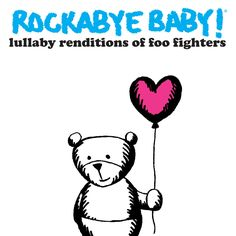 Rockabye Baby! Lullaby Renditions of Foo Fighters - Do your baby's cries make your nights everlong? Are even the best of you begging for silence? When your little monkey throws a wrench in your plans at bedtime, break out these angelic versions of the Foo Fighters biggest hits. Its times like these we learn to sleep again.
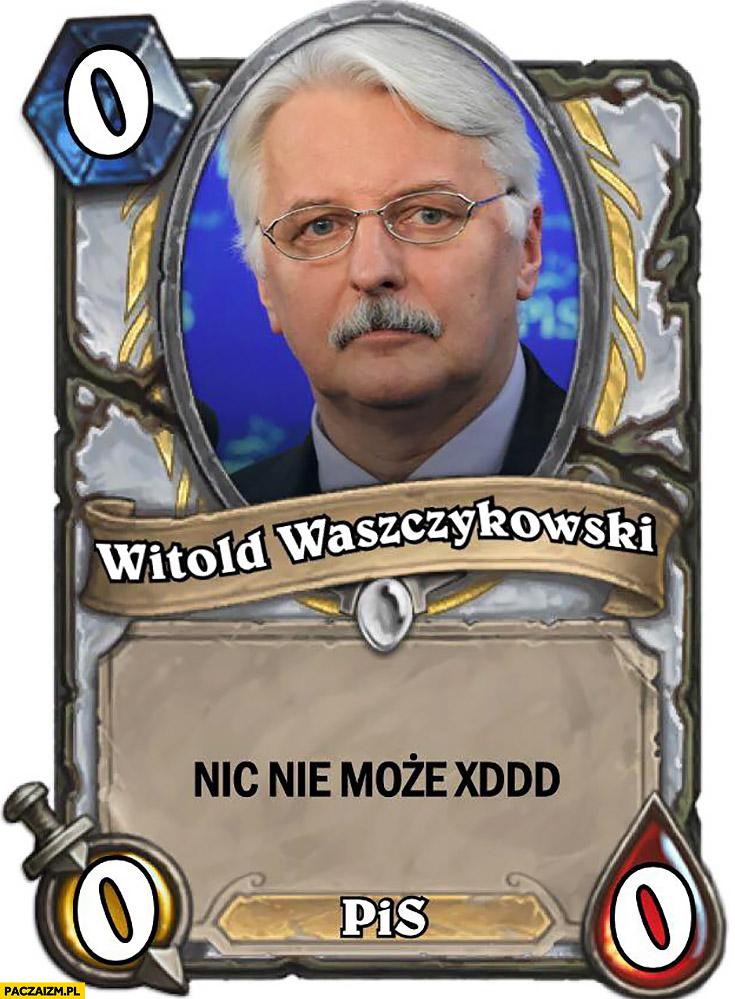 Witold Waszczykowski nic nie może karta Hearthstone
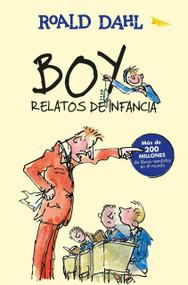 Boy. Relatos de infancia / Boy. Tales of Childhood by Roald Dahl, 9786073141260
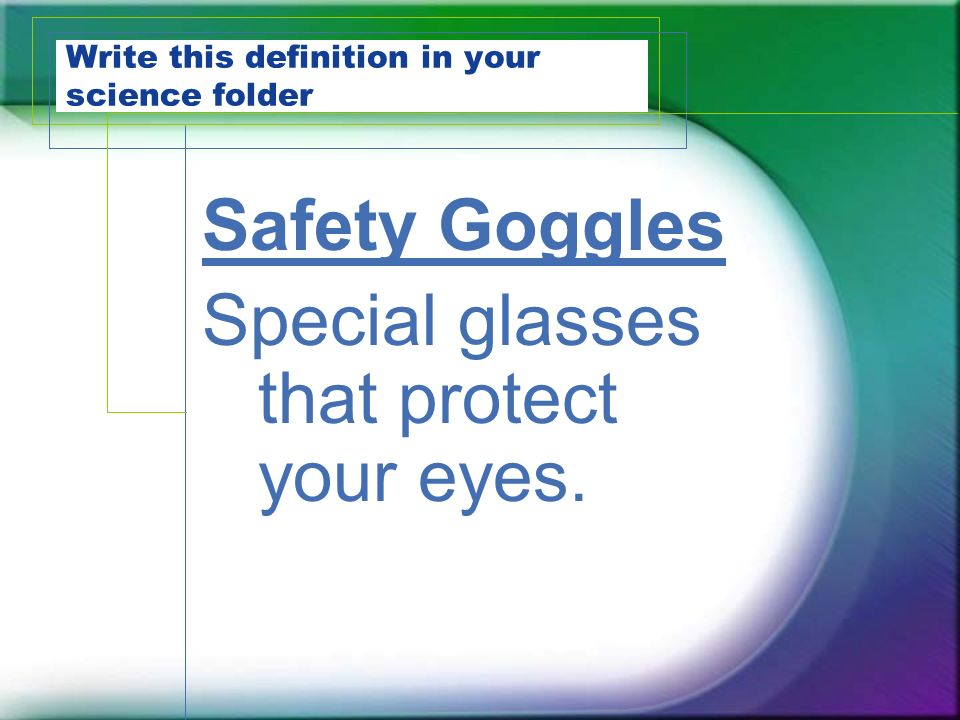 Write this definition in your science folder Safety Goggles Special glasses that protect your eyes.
· · · · ·
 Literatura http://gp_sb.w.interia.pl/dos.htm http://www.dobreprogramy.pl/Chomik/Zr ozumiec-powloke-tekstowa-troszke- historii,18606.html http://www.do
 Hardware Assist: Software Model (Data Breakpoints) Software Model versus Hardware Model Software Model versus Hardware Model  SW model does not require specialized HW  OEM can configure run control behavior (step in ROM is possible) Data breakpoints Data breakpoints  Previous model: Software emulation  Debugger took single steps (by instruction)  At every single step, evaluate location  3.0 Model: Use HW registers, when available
· · · · ·
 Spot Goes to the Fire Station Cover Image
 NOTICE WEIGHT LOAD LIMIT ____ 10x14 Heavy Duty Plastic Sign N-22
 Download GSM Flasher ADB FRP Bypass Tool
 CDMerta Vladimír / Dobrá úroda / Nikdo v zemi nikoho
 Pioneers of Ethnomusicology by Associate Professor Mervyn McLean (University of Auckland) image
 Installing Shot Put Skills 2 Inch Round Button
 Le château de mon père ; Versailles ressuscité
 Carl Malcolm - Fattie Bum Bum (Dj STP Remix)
· · · · ·
(ABOUT THIS EXERCISE):
Output should consist of the lines above from the one with "Rockabye Baby! Lullaby" down to the one with "Write this definition", exact and without pictures.

(OUTPUT FOR THIS TASK):
 Rockabye Baby! Lullaby Renditions of Foo Fighters - Do your baby's cries make your nights everlong? Are even the best of you begging for silence? When your little monkey throws a wrench in your plans at bedtime, break out these angelic versions of the Foo Fighters biggest hits. Its times like these we learn to sleep again.
 Witold Waszczykowski nic nie może karta Hearthstone
 Boy. Relatos de infancia / Boy. Tales of Childhood by Roald Dahl, 9786073141260
 Write this definition in your science folder Safety Goggles Special glasses that protect your eyes.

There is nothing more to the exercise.